# Abraj Al Mamzar



## PaulMcD (Oct 1, 2015)

Hi all, anyone have any details on the Emirates Accommodation here? Being offered a 3b apartment there and trying to get a feel for the accommodation and local area etc. Grateful for any info/pictures etc. Ive had a look around and can only find limited info. relatively new build etc etc

Many thanks

Paul


----------



## Bigjimbo (Oct 28, 2010)

PaulMcD said:


> Hi all, anyone have any details on the Emirates Accommodation here? Being offered a 3b apartment there and trying to get a feel for the accommodation and local area etc. Grateful for any info/pictures etc. Ive had a look around and can only find limited info. relatively new build etc etc
> 
> Many thanks
> 
> Paul


Hi Paul,

You will have to be a lot more specific as there are numerous buildings known as Emirates accommodation. I live in Garhoud near Irish village and they have 5-6 buildings there. They also have some in Al qusais, and also in Tecom.


----------



## TallyHo (Aug 21, 2011)

It's in the middle of nowhere.

Ok, not quite true. But it is on the clear opposite side of Dubai from where the western expats generally live and about as far as you can get from Dubai Marina without hitting Sharjah).

The bad news, beyond what's already mentioned, is that you will be gobsmacked by the traffic. Every day. 

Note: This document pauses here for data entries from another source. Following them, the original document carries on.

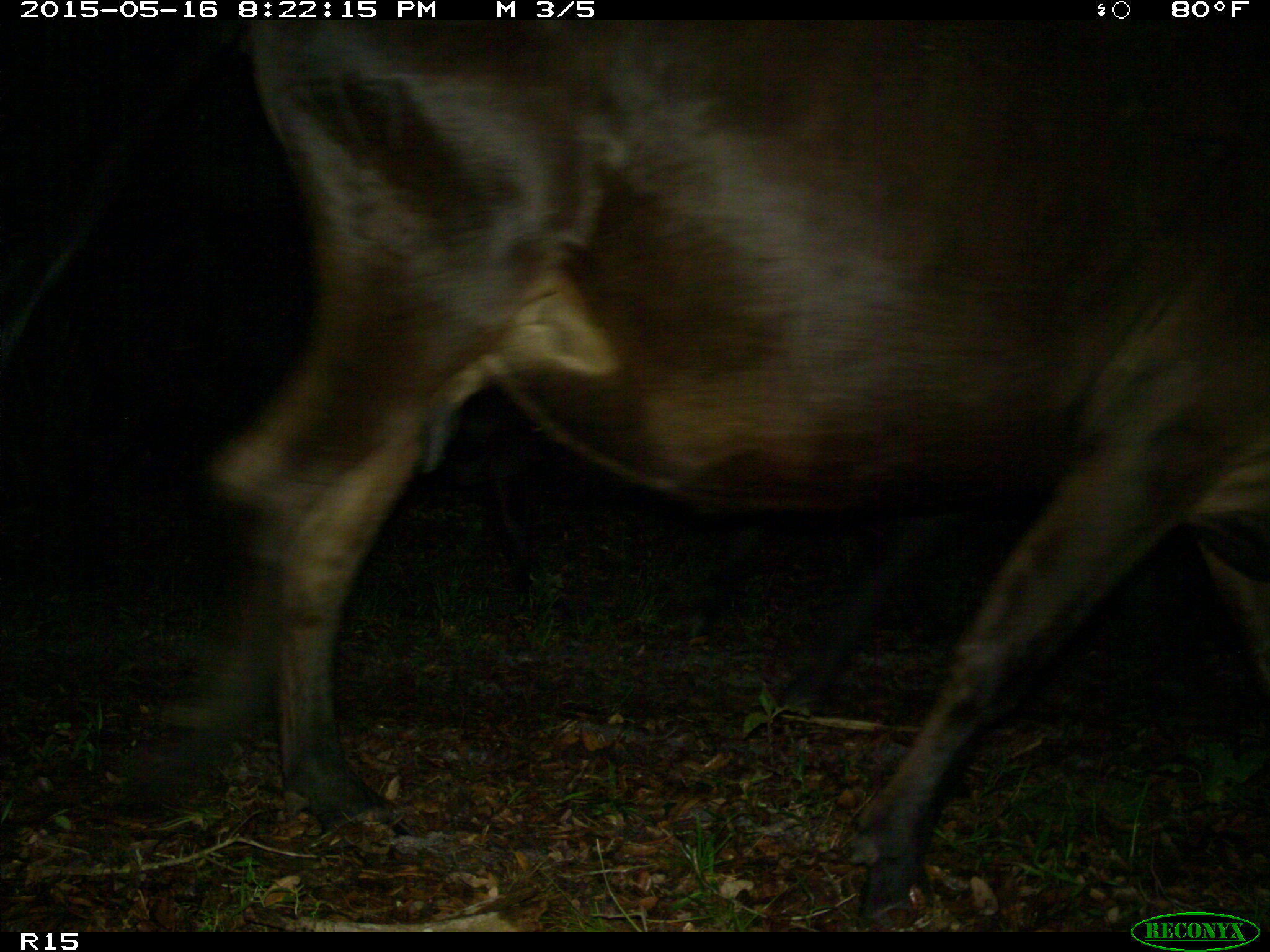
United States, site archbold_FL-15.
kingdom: Animalia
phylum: Chordata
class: Mammalia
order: Artiodactyla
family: Bovidae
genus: Bos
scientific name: Bos taurus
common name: domestic cow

The good news is that you'll be forced to see the more traditional/lively/characterful parts of Dubai. And there's a halfway decent beach near you.



PaulMcD said:


> Hi all, anyone have any details on the Emirates Accommodation here? Being offered a 3b apartment there and trying to get a feel for the accommodation and local area etc. Grateful for any info/pictures etc. Ive had a look around and can only find limited info. relatively new build etc etc
> 
> Many thanks
> 
> Paul


----------



## Bigjimbo (Oct 28, 2010)

TallyHo said:


> It's in the middle of nowhere.
> 
> Ok, not quite true. But it is on the clear opposite side of Dubai from where the western expats generally live and about as far as you can get from Dubai Marina without hitting Sharjah).
> 
> ...


Just saw the title of this thread....Doh!


----------